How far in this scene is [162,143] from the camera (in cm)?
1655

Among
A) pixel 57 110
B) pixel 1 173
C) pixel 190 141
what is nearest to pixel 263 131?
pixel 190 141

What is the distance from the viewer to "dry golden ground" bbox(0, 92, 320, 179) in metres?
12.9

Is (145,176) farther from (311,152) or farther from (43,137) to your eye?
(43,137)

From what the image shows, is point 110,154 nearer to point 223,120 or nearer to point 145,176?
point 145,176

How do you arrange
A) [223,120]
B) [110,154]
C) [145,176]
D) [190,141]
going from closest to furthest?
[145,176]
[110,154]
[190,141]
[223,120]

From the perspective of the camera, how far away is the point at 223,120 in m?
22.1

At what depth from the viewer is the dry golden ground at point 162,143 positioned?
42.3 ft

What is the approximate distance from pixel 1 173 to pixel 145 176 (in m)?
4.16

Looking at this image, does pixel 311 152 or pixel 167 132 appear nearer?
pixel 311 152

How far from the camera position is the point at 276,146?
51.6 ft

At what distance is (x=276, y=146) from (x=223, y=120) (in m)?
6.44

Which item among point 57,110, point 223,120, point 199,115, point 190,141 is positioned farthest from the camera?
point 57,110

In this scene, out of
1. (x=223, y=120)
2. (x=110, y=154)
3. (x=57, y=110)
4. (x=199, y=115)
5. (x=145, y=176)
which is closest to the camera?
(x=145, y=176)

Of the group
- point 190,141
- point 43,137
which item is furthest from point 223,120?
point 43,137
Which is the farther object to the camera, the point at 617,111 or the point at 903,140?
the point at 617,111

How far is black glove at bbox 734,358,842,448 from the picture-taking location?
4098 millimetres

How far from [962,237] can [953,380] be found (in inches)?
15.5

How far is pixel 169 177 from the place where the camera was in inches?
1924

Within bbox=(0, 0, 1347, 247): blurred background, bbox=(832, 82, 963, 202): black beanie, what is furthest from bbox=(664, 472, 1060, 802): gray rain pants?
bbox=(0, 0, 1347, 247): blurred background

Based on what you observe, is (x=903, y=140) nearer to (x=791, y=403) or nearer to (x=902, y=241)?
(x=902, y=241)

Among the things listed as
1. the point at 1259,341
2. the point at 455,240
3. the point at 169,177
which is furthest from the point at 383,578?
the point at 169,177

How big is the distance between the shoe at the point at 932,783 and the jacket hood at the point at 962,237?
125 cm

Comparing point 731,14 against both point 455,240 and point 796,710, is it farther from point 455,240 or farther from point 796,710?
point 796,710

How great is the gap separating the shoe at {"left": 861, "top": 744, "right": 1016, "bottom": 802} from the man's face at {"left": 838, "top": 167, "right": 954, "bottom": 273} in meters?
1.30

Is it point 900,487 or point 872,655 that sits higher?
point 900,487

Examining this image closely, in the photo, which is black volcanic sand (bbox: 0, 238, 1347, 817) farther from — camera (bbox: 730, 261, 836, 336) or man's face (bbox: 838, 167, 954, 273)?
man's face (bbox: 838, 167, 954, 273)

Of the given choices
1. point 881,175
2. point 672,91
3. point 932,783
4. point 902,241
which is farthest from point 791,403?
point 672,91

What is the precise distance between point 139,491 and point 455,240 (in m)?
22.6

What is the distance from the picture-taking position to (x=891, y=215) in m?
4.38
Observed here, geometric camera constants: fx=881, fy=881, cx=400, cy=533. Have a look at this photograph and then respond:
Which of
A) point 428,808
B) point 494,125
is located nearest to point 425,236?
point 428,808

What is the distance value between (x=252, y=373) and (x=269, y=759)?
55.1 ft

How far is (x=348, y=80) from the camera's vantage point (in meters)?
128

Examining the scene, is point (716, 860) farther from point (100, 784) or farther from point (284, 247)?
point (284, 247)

Task goal: All entries shown above should be printed again exactly.

Problem solution:
How far in this scene is [162,143] from the camera (in cm)?
1655

Among
A) pixel 57 110
B) pixel 1 173
C) pixel 190 141
what is nearest to pixel 263 131?
pixel 190 141

What is the distance from the viewer to "dry golden ground" bbox(0, 92, 320, 179) in metres?
12.9

Is (145,176) farther from (311,152) or farther from (43,137) to your eye?
(43,137)

From what the image shows, is point 110,154 nearer to point 223,120 or nearer to point 145,176?
point 145,176

How do you arrange
A) [223,120]
B) [110,154]
C) [145,176]
D) [190,141]
going from closest to furthest?
[145,176]
[110,154]
[190,141]
[223,120]

From the perspective of the camera, how far away is the point at 223,120 in m?
22.1

At what depth from the viewer is the dry golden ground at point 162,143 positioned?
42.3 ft

What is the approximate distance from pixel 1 173 to pixel 145 176 (in m)?
4.16

Looking at this image, does pixel 311 152 or pixel 167 132 appear nearer?
pixel 311 152

How far from the camera position is the point at 276,146?
51.6 ft

At what distance is (x=276, y=146) from (x=223, y=120) (in m)?
6.44

Which item among point 57,110, point 223,120, point 199,115, point 190,141 is positioned farthest from the camera?
point 57,110

In this scene, out of
1. (x=223, y=120)
2. (x=110, y=154)
3. (x=57, y=110)
4. (x=199, y=115)
5. (x=145, y=176)
which is closest to the camera?
(x=145, y=176)

Of the group
- point 190,141
- point 43,137
which item is furthest from point 223,120?
point 43,137
Which is the farther object to the camera, the point at 617,111 or the point at 903,140?
the point at 617,111

How far is black glove at bbox 734,358,842,448 from the picture-taking location?
4098 millimetres

How far from [962,237] can [953,380] be found (in inches)?
15.5

How far is pixel 169 177 from the place where the camera was in inches?
1924

Within bbox=(0, 0, 1347, 247): blurred background, bbox=(832, 82, 963, 202): black beanie, what is furthest from bbox=(664, 472, 1060, 802): gray rain pants?
bbox=(0, 0, 1347, 247): blurred background

Based on what you observe, is (x=903, y=140) nearer to (x=791, y=403) or nearer to (x=902, y=241)?
(x=902, y=241)

Among the things listed as
1. the point at 1259,341
2. the point at 455,240
3. the point at 169,177
which is furthest from the point at 383,578?
the point at 169,177

How big is the distance between the shoe at the point at 932,783 and the jacket hood at the point at 962,237?
125 cm

Comparing point 731,14 against both point 455,240 and point 796,710, is it farther from point 455,240 or farther from point 796,710?
point 796,710

How great is the gap separating the shoe at {"left": 861, "top": 744, "right": 1016, "bottom": 802} from the man's face at {"left": 838, "top": 167, "right": 954, "bottom": 273} in meters?
1.30

Is it point 900,487 or point 872,655 that sits higher?
point 900,487

Examining this image closely, in the photo, which is black volcanic sand (bbox: 0, 238, 1347, 817) farther from — camera (bbox: 730, 261, 836, 336) or man's face (bbox: 838, 167, 954, 273)?
man's face (bbox: 838, 167, 954, 273)

Of the given choices
1. point 881,175
2. point 672,91
3. point 932,783
4. point 902,241
which is farthest from point 791,403?
point 672,91

What is the precise distance between point 139,491 and point 455,240 (in m)?
22.6

What is the distance from the picture-taking position to (x=891, y=215) in m?
4.38
Observed here, geometric camera constants: fx=881, fy=881, cx=400, cy=533. Have a look at this photograph and then respond:
Which of
A) point 428,808
B) point 494,125
is located nearest to point 425,236?
point 428,808

What is the distance value between (x=252, y=373) and (x=269, y=759)?
55.1 ft

How far is (x=348, y=80) from the camera's vantage point (in meters)?
128

Examining the scene, is point (716, 860) farther from point (100, 784) or farther from point (284, 247)?
point (284, 247)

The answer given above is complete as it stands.